Indeed, there are times when he’ll start answering one question and finish somewhere completely different, via a sort of conversational free jazz, a thicket of connections and tangents and associations tapping out a rhythm that only he can truly follow. Over the course of 40 minutes, the Liverpool manager will discuss the trauma of last year’s Champions League final defeat in Kiev, the rise of the populist right in Europe and the greed of football’s governing bodies, all while taking occasional sucks on a vape that is perhaps his one concession to mortality.
For all that, he’s in a good mood. Here at Liverpool’s training camp on the Costa del Sol, the Mediterranean Sea licks lazily at the rocks, refracting the sunlight into a million jewels. Waiters skim across the hotel terrace bearing healthy salads and detox juices. There’s a brutal Premier League season to dissect and a legacy-defining European final against Tottenham to come. But here, now, both feel equally remote.
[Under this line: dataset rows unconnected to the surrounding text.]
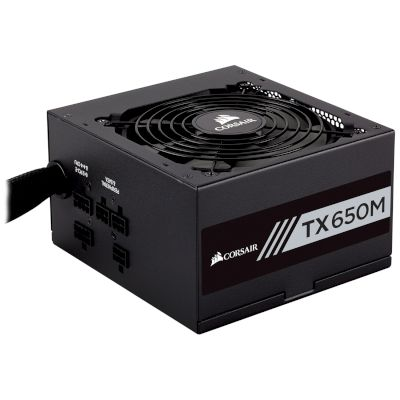 Corsair PSU TX Series 650 W 80+ Gold TX650M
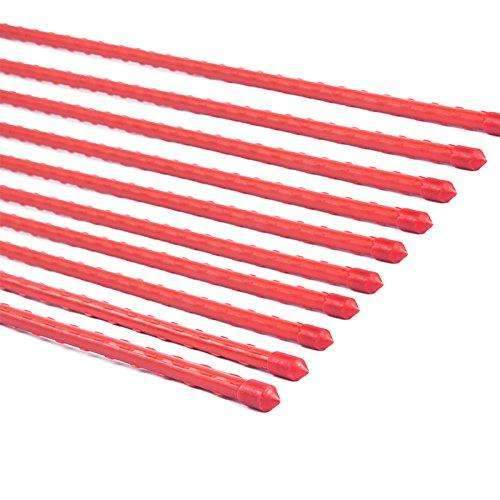 Red Plastic Coated Steel Tube Stakes, Diameter 8MM x Height 0.9M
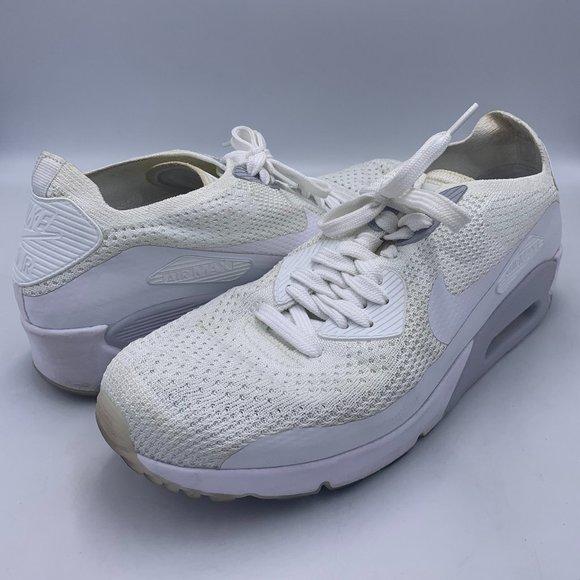 Nike AIR MAX 90 ULTRA 2.0 FLYKNIT Size 11 Sneaker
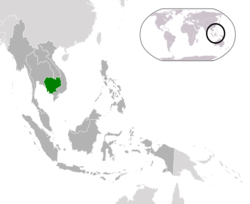 Location_cambodia_asean_svg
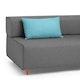 Blue Block Party Lumbar Pillow,Pool Blue,hi-res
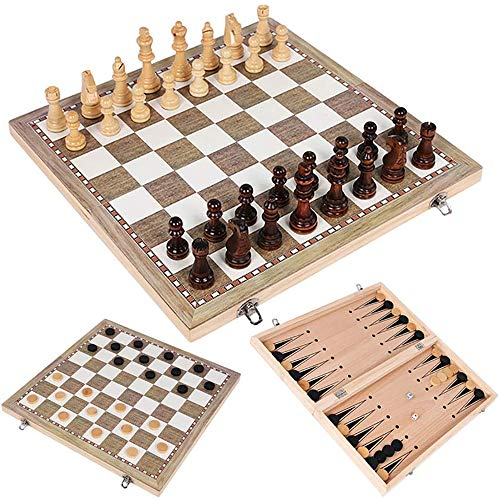 3 in 1 Folding Wooden Chess Set Board Game Checkers,3 In 1 Travel Chess Set,Wooden Chess Checkers Backgammon Game Travel Draughts Set-for Kids and Adult, Foldable and Portable Game Board for Travel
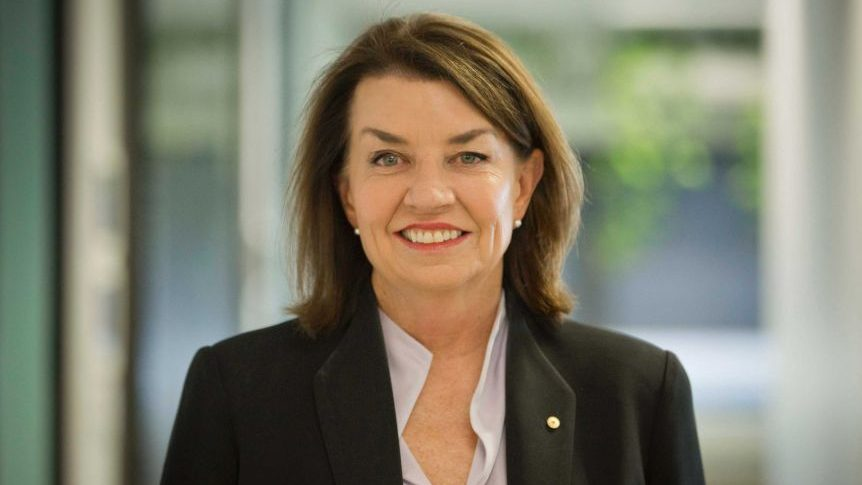 Deferred Mortgages analysed by Anna Bligh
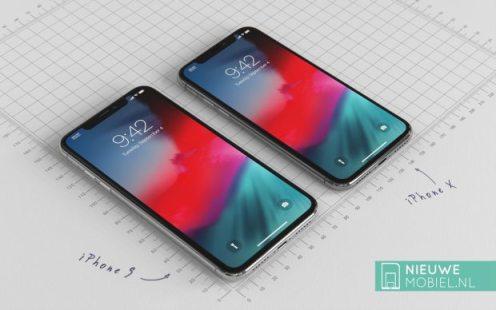 Culturageek.com.ar - Apple iPhone X 2018 iPhone 9 iPhone X Plus 03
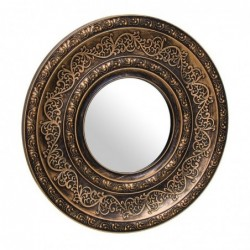 Espejo de Pared Redondo Bronce 39 cm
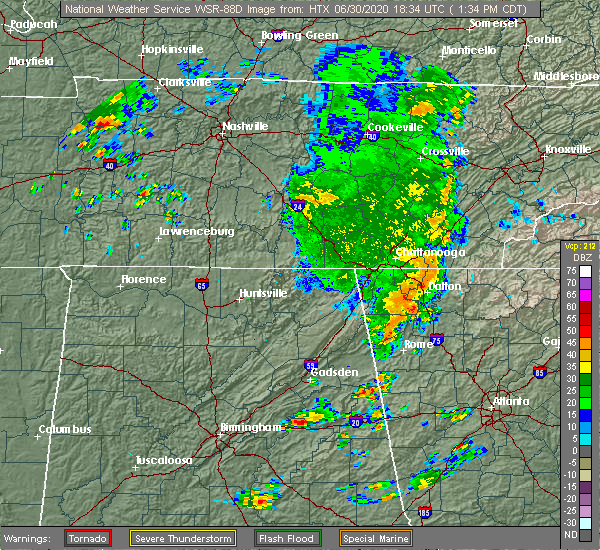 Radar Image for Severe Thunderstorms near Calhoun, GA at 6/30/2020 2:41 PM EDT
Why? Because as Klopp puts it more than once, life is a present. Even as he surfs the tempestuous tides of English football, its outrageous swings of fortune, its wild overreactions and its 97-point runners-up medals, what ultimately drives him is what drove him all those years ago, when he left the Black Forest village of Glatten in pursuit of a dream: an opportunity to harness and bestow the unspeakable bliss of football.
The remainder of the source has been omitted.